SET PROBLEM A: In the records, from the line with "Based on spatial" through the end of the records, swap "electrical outlet" for "power outlet" and give those lines back with everything else unchanged.

### TEXT PROVIDED

Thread
#prefect-server
    j

    Joao Erik Melo

    1 year ago
    Hi there, I'm new in Prefect and I'm facing some issues in an Flow I need to implement. I need a Flow with few tasks in sequence (Task1 -> Task2 -> Task3). But depending on diferent conditions each Task can be SKIPPED according with its respective condition. I need each task (that are not skipped) process a dataset and pass this data precessed to the next NOT SKIPPED task. There a two main issues: 1. If Task1 and Task3 a forced to run, and Task2, in the middle, forced to be SKIPPED, the downstream Task3 is SKIPPED too (if skip_on_upstream_skip=True). Although, if I set skip_on_upstream_skip to False (in all 3 tasks), Task2 is NOT skipped as should be [image].  2. How can I keep the data flow through a sequence of tasks, if one of then is skipped? When a task is skipped, I lost the data flow through it. Woudl be the best practice use a shared path for all tasks (a hive table that is read and overwrited for each task, for example)  is OR there is a more Prefectonic way to do that? May someone help me, please?

######

SET PROBLEM B: In the Prefect forum thread, what happens to Task3 when Task2 is forced to be skipped and skip_on_upstream_skip is True?

### DATASET ENTRIES

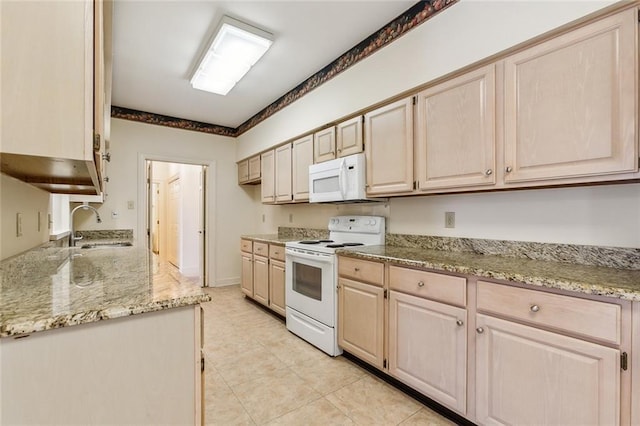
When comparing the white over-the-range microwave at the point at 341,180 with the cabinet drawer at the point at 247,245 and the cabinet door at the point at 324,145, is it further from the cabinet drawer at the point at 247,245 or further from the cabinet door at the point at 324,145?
the cabinet drawer at the point at 247,245

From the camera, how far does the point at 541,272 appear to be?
1349mm

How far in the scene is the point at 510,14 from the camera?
1565mm

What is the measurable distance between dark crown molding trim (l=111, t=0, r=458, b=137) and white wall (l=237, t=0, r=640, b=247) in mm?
68

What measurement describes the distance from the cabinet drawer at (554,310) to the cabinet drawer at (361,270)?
2.16 feet

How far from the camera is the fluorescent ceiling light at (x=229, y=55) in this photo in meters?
2.26

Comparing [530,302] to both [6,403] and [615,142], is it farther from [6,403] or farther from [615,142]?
[6,403]

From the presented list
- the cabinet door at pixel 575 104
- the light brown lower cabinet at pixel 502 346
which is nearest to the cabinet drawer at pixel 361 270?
the light brown lower cabinet at pixel 502 346

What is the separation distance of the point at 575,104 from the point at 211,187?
441 cm

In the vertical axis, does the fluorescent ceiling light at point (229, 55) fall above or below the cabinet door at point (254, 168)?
above

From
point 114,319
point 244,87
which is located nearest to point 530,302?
point 114,319

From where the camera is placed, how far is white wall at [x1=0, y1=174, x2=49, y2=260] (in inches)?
53.2

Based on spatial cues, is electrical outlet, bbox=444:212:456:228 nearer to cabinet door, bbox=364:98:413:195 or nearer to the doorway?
cabinet door, bbox=364:98:413:195

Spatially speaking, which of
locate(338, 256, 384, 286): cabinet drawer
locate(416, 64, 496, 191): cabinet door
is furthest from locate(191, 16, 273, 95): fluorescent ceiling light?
locate(338, 256, 384, 286): cabinet drawer

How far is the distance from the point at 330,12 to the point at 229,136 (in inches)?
124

######

WRITTEN REPLY A:
Based on spatial cues, is power outlet, bbox=444:212:456:228 nearer to cabinet door, bbox=364:98:413:195 or nearer to the doorway?
cabinet door, bbox=364:98:413:195

Spatially speaking, which of
locate(338, 256, 384, 286): cabinet drawer
locate(416, 64, 496, 191): cabinet door
is furthest from locate(191, 16, 273, 95): fluorescent ceiling light?
locate(338, 256, 384, 286): cabinet drawer

How far is the distance from the point at 330,12 to the point at 229,136 (in inches)?
124

WRITTEN REPLY B: Task3 is skipped too.